# Wildfire Proximity Computation Example
This notebook contains example code that illustrate how to perform some basic geodetic computations related to the Wildfire course project. The notebook is structure as a set of examples that illustrate something about the structure of the data or illustrate a way to compute specific values. This notebook is not a tutorial on performing geodetic computations, but illustrates a number of key concepts. This notebook should provide enough information to complete the Wildfire assignment.

The complete [Wildfire dataset](https://www.sciencebase.gov/catalog/item/61aa537dd34eb622f699df81) can be retrieved from a US government repository. I have noticed that the repository is sometimes "down" and does not respond. It probably makes sense to get the dataset as soon as possible.

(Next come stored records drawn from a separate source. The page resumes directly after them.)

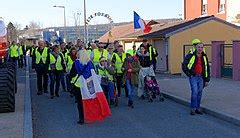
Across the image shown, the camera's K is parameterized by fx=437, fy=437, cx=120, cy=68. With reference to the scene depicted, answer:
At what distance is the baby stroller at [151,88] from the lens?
13.3m

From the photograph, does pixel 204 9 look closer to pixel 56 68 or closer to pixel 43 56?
pixel 43 56

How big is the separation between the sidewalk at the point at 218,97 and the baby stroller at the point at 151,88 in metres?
0.52

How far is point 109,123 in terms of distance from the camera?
393 inches

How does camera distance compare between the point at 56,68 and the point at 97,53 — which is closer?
the point at 97,53

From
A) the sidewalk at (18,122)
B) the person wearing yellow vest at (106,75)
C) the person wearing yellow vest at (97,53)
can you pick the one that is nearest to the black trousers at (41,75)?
the person wearing yellow vest at (97,53)

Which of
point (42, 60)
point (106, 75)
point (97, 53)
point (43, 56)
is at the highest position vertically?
point (97, 53)

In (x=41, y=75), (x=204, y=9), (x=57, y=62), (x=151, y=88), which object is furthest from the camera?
(x=204, y=9)

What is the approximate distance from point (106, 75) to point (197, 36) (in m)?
14.6

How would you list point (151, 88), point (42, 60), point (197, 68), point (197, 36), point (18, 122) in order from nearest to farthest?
point (18, 122) < point (197, 68) < point (151, 88) < point (42, 60) < point (197, 36)

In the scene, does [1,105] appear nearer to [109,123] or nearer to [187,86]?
[109,123]

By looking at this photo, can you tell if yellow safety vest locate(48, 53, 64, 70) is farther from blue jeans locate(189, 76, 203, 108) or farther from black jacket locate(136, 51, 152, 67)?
blue jeans locate(189, 76, 203, 108)

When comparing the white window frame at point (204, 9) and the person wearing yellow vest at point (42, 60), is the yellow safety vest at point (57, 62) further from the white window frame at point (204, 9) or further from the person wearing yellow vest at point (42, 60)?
the white window frame at point (204, 9)

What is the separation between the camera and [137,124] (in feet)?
32.0

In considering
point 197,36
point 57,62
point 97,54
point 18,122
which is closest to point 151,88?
point 97,54
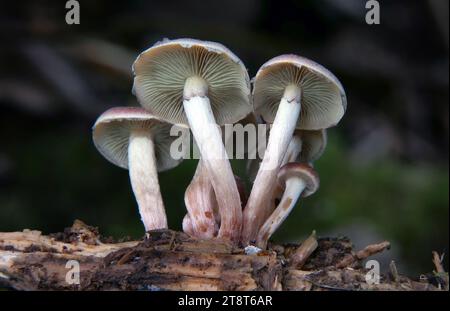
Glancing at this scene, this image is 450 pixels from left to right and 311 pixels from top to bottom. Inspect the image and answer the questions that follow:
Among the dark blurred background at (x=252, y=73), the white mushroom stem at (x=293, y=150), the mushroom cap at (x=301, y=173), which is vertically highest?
the dark blurred background at (x=252, y=73)

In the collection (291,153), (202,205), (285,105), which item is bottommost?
(202,205)

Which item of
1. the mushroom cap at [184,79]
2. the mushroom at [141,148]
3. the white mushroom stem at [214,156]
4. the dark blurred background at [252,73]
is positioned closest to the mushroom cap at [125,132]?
the mushroom at [141,148]

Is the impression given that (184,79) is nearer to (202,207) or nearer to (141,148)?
(141,148)

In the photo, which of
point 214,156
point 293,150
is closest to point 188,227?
point 214,156

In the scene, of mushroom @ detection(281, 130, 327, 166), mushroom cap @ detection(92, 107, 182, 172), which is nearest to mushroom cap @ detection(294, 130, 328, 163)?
mushroom @ detection(281, 130, 327, 166)

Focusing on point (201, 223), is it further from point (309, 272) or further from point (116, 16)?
point (116, 16)

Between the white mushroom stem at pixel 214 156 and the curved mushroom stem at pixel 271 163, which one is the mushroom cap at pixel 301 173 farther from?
the white mushroom stem at pixel 214 156

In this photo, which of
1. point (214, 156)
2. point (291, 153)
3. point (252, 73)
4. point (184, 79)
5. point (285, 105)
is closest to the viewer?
point (214, 156)

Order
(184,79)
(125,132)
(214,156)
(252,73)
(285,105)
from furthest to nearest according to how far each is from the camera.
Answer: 1. (252,73)
2. (125,132)
3. (184,79)
4. (285,105)
5. (214,156)
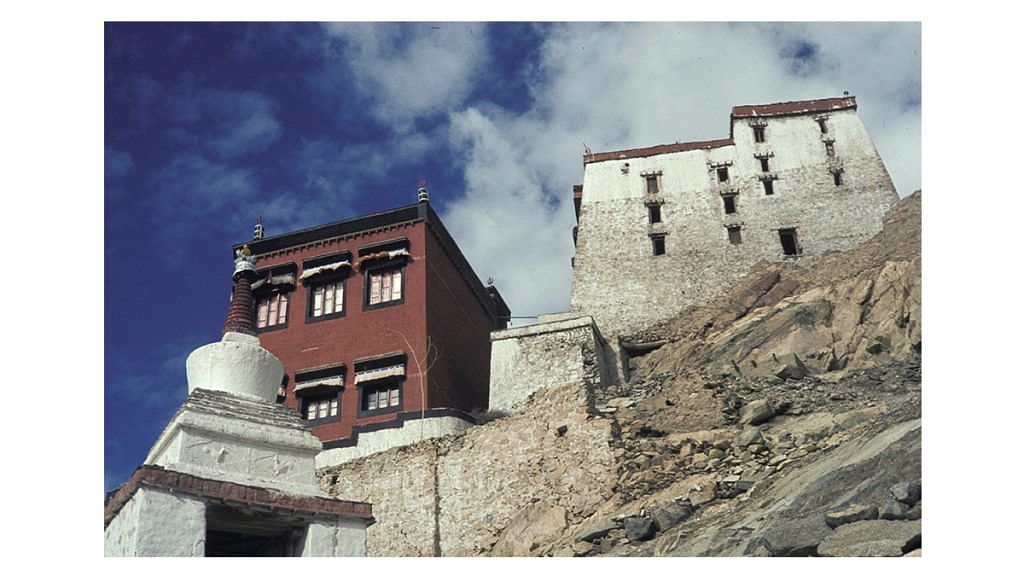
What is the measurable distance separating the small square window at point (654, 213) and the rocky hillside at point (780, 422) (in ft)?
13.2

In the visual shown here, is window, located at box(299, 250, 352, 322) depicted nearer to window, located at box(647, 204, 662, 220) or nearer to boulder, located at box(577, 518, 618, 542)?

This notebook has dependencies on [Pyproj](https://pyproj4.github.io/pyproj/stable/index.html) and the [geojson](https://pypi.org/project/geojson/) module. Pyproj and geojson can be installed via pip. 

### License
This code example was developed by Dr. David W. McDonald for use in DATA 512, a course in the UW MS Data Science degree program. This code is provided under the [Creative Commons](https://creativecommons.org) [CC-BY license](https://creativecommons.org/licenses/by/4.0/). Revision 1.0 - August 13, 2023

### Preliminaries
First we start with some imports and some constant definitions.

In [1]:
#    Import some standard python modules
import json
#
#    The module pyproj is a standard module that can be installed using pip or your other favorite
#    installation tool. This module provides tools to convert between different geodesic coordinate systems
#    and for calculating distances between points (coordinates) in a specific geodesic system.
#
from pyproj import Transformer, Geod

import geojson

from tqdm import tqdm

import pandas as pd

In [9]:
#
#    CONSTANTS
#

FILENAME = "/Users/apple/Desktop/DATA_512/Wildfire-Analysis/GeoJSON Exports/USGS_Wildland_Fire_Combined_Dataset.json"


CITY_LOCATION = {
    'West Odessa': {'city': 'West Odessa',
                 'latlon': [31.8456, -102.3676] }
}

#31.845682, -102.367645

## Example 1. Load the wildfire data using the geojson module

In this example we use the GeoJSON module ([documentation](https://pypi.org/project/geojson/), [GitHub repo](https://github.com/jazzband/geojson)) to load the sample file. This module works mostly the way you would expect. GeoJSON is mostly just JSON, so actually, you don't even really need to use the GeoJSON module. However, that module will do some conversion of Geo type things to something useful. However, this example, and the examples that follow, do not rely on specific Geo features from geojson.


In [10]:
#
#    Open a file, load it with the geojson loader
#
print(f"Attempting to open '{FILENAME}'")
with open(FILENAME,"r") as f:
    gj_data = geojson.load(f)


Attempting to open '/Users/apple/Desktop/DATA_512/Project/GeoJSON Exports/USGS_Wildland_Fire_Combined_Dataset.json'


In [11]:
#    Print the keys from the object
#
gj_keys = list(gj_data.keys())
print("The loaded JSON dictionary has the following keys:")
print(gj_keys)
print()

The loaded JSON dictionary has the following keys:
['displayFieldName', 'fieldAliases', 'geometryType', 'spatialReference', 'fields', 'features']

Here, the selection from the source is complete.